Source data:
· · · · ·
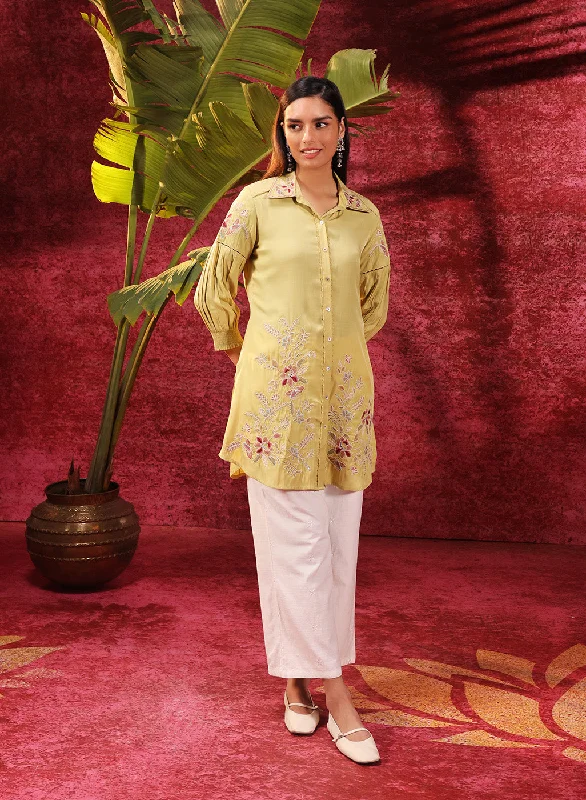 Suhani Apple Green Embroidered Viscose Satin Tunic for Women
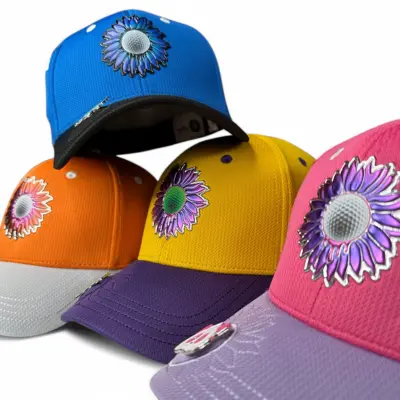 Four colorful caps with flower designs on the front.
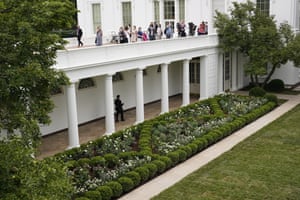 'Insipid classical collage' ... the restored Rose Garden, overseen by First Lady Melania Trump.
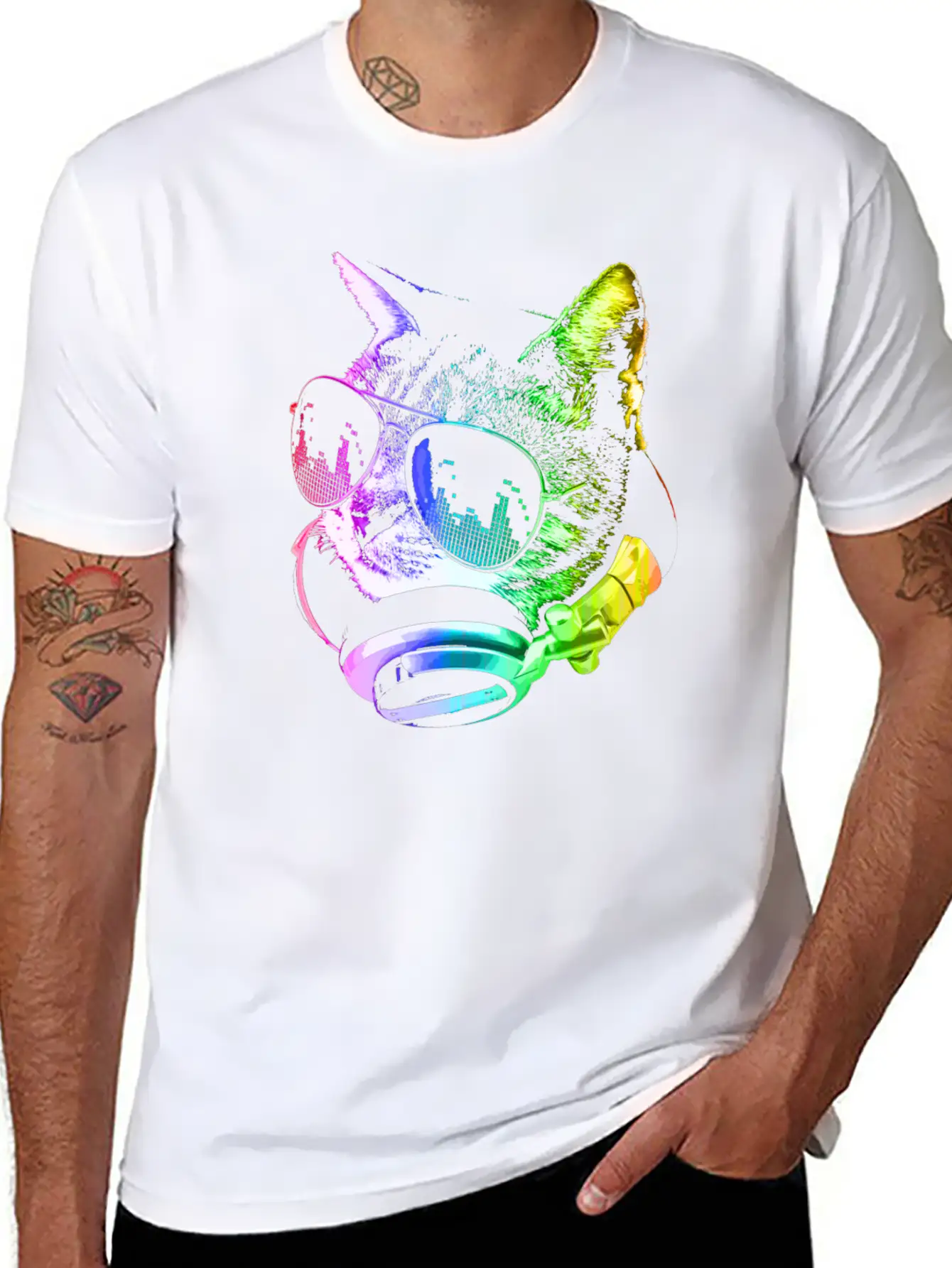 Rainbow Music Cat Unisex Casual T-Shirt – Clean Design For Daily Comfort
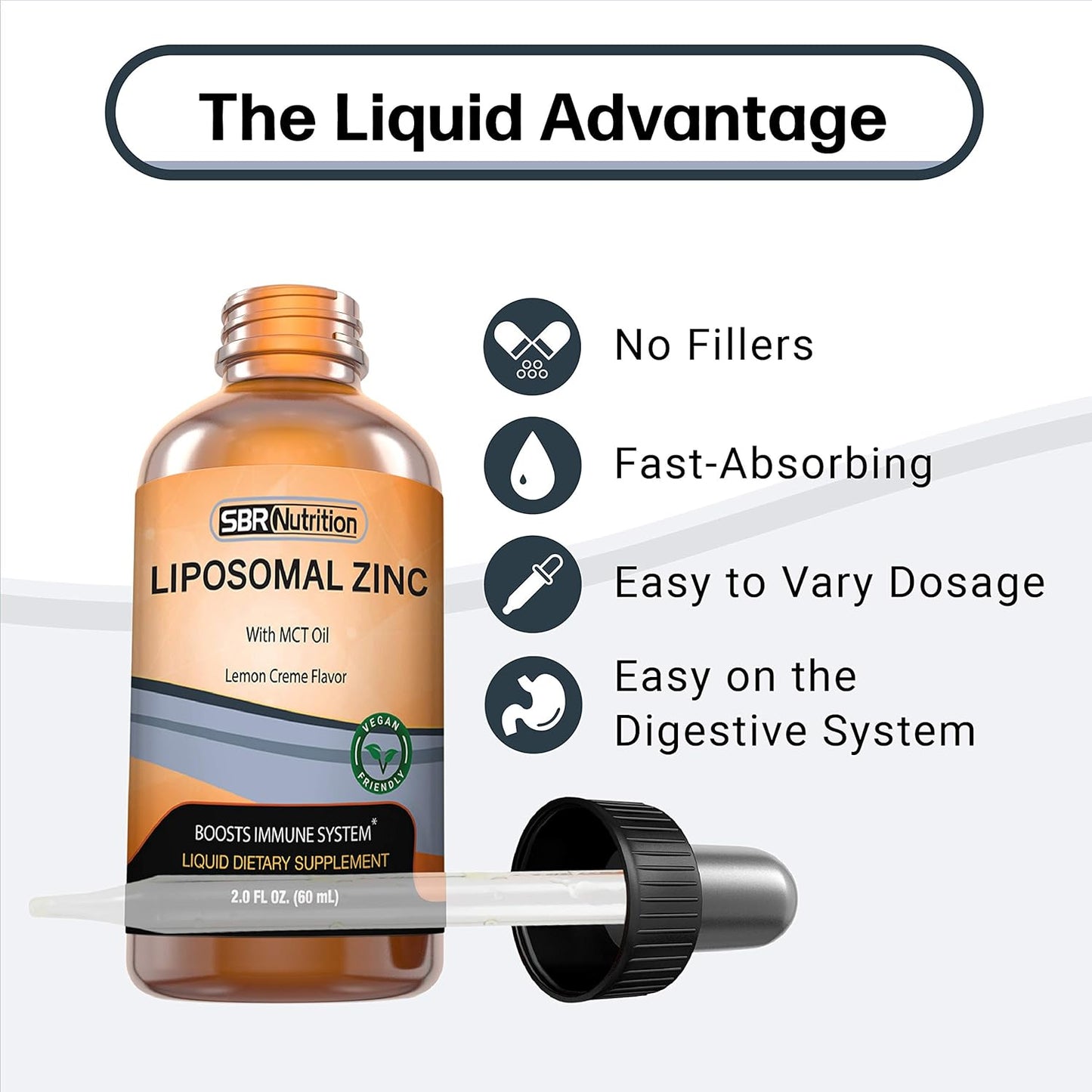 Organic Vegan Liquid Liposomal Zinc with MCT Oil Dietary Supplement for Immune & Metabolic Support - Lemon Creme Flavor - 2 oz
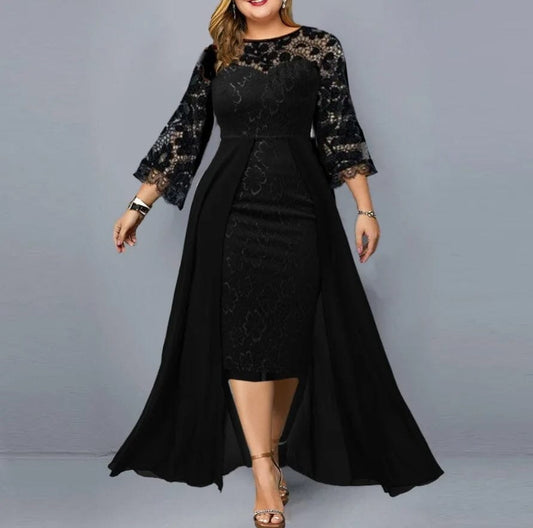 Women Plus Size Velvet Wrap Ruched Bodycon Long Sleeve Elegant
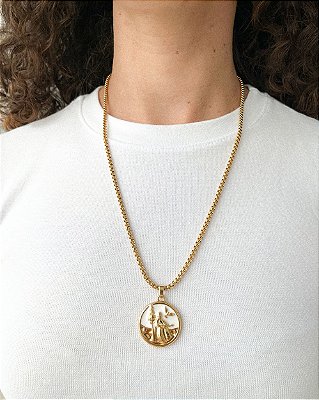 Colar Veneziano Medalha Oxalá - Paz, Sabedoria e Criação - Prata ou Dourado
· · · · ·
▶ **EXERCISE PROMPT**
Only the pictures are to be excluded; all other parts of the records above are to be given exactly.

▶ **RESPONSE TO THIS EXERCISE**
 Suhani Apple Green Embroidered Viscose Satin Tunic for Women
 Four colorful caps with flower designs on the front.
 'Insipid classical collage' ... the restored Rose Garden, overseen by First Lady Melania Trump.
 Rainbow Music Cat Unisex Casual T-Shirt – Clean Design For Daily Comfort
 Organic Vegan Liquid Liposomal Zinc with MCT Oil Dietary Supplement for Immune & Metabolic Support - Lemon Creme Flavor - 2 oz
 Women Plus Size Velvet Wrap Ruched Bodycon Long Sleeve Elegant
 Colar Veneziano Medalha Oxalá - Paz, Sabedoria e Criação - Prata ou Dourado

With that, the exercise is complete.